Marginal Pleasures: Doodling In the eBook Age

Writers are, first and foremost, diehard readers. We inhale books, salivate on certain sentences. Sometimes we even froth at the mouth when we encounter a particularly brilliant word–an enjambment of sense and sensibility.

Books, in one sense, are objects–ink printed on paper bound together and stamped with a stylish cover. But they’re also, particularly to us writers, worlds of words. They contain multitudes and, as such, are infinitely malleable. I don’t know a single writer who’s not an active reader, who doesn’t doodle in the margins, who doesn’t underline words she fancies, who doesn’t even–sometimes, impulsively–tear out pages that madden her.

I’m not adverse to ebooks. I don’t own a Kindle or iPad and I’m not about to buy either, but–but–I have been reading on the screen for some time now. Every evening, I email myself what I wrote that day, reread it at random, make notes in the cloud, as they say–a brilliant locution, that, I think, considering all it implies.

My biggest complaint about reading in the virtual age is that it doesn’t foster interactive reading. You can’t doodle in the margins. How will this affect reading in the future? Will the readers of tomorrow be passive readers? Will the next generation of writers be able to donate their marginalia to museums? We don’t know, but I, for one, am terrified of what will happen to literature–to life–without having that extra blank space on the sides of the towers of text. Where else will we readers let our minds meander?

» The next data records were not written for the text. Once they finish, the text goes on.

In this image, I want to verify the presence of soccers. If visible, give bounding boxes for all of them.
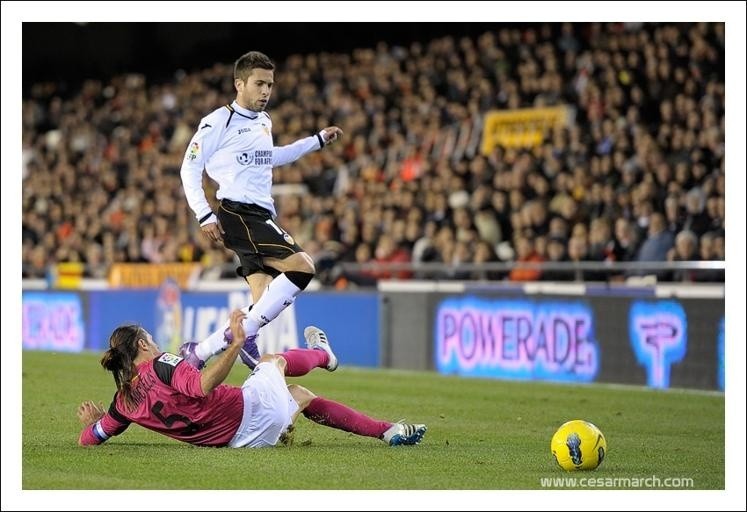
[551,419,607,474]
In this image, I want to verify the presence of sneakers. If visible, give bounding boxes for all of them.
[178,341,206,373]
[380,417,427,445]
[304,326,338,372]
[223,326,260,371]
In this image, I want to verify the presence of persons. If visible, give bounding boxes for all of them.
[21,23,724,372]
[76,310,428,450]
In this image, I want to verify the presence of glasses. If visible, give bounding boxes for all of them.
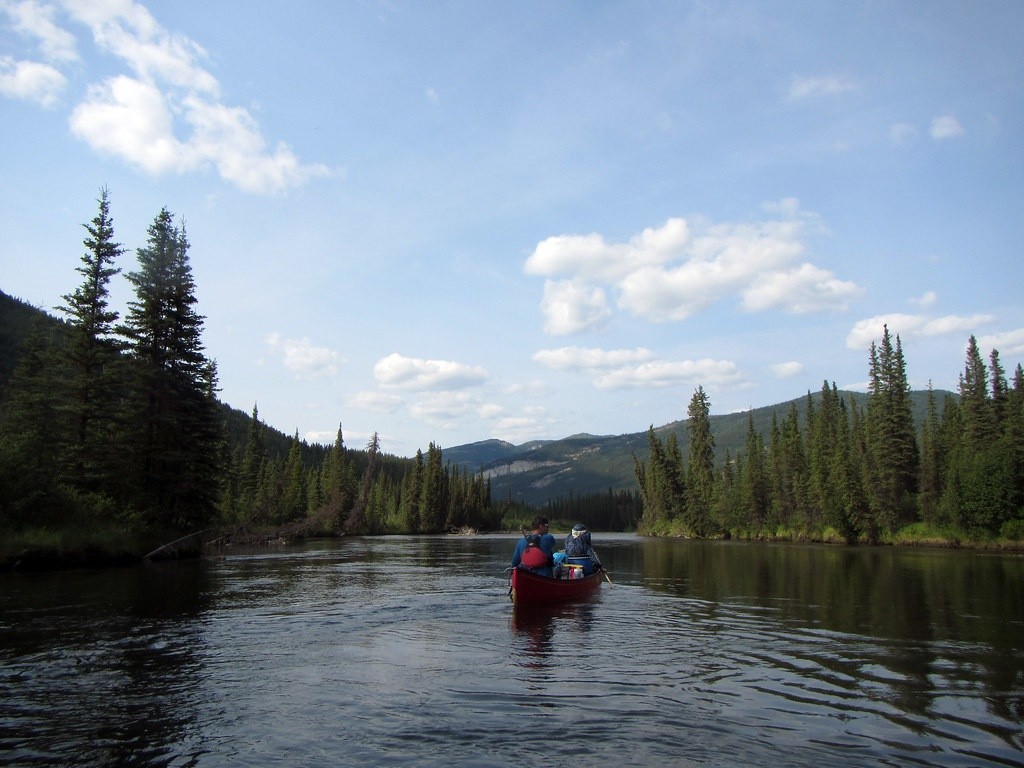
[544,523,549,528]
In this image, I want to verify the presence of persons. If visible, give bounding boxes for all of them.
[511,517,559,577]
[565,524,608,575]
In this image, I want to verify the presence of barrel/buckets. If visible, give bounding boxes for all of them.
[568,568,582,579]
[568,554,593,577]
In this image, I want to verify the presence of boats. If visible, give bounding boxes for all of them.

Here, then, is a look back on some of the greatest margin-doodlers literature has produced.

Jorge Luis Borges

It is to that other one, to Borges, that things happen. I walk through Buenos Aires and I pause, one could say mechanically, to gaze at a vestibule’s arch and its inner door; of Borges I receive news in the mail and I see his name in a list of professors or some biographical dictionary. I like hourglasses, maps, eighteenth-century typefaces, etymologies, the taste of coffee and the prose of Stevenson; the other shares these preferences, but in a vain kind of way that turns them into an actor’s attributes. It would be an exaggeration to claim that our relationship is hostile; I live, I let myself live so that Borges may write his literature, and this literature justifies me. It poses no great difficulty for me to admit that he has put together some decent passages, yet these passages cannot save me, perhaps because whatsoever is good does not belong to anyone, not even to the other, but to language and tradition. In any case, I am destined to lose all that I am, definitively, and only fleeting moments of myself will be able to live on in the other. Little by little, I continue ceding to him everything, even though I am aware of his perverse tendency to falsify and magnify.

“Borges y Yo”

 

Vladimir Nabokov

Whenever in my dreams, I see the dead, they always appear silent, bothered, strangely depressed, quite unlike their dear bright selves. I am aware of them, without any astonishment, in surroundings they never visited during their earthly existence, in the house of some friend of mine they never knew. They sit apart, frowning at the floor, as if death were a dark taint, a shameful family secret. It is certainly not then — not in dreams — but when one is wide awake, at moments of robust joy and achievement, on the highest terrace of consciousness, that mortality has a chance to peer beyond its own limits, from the mast, from the past and its castle-tower. And although nothing much can be seen through the mist, there is somehow the blissful feeling that one is looking in the right direction.

Speak, Memory

 

Franz Kafka

The Court wants nothing from you. It receives you when you come and it dismisses you when you go.

The Trial

Samuel Beckett

Ah if only this voice could stop, this meaningless voice which prevents you from being nothing, just barely prevents you from being nothing and nowhere, just enough to keep alight this little yellow flame feebly darting from side to side, panting, as if straining to tear itself from its wick, it should never have been lit, or it should never have been fed, or it should have been put out, put out, it should have been let go out.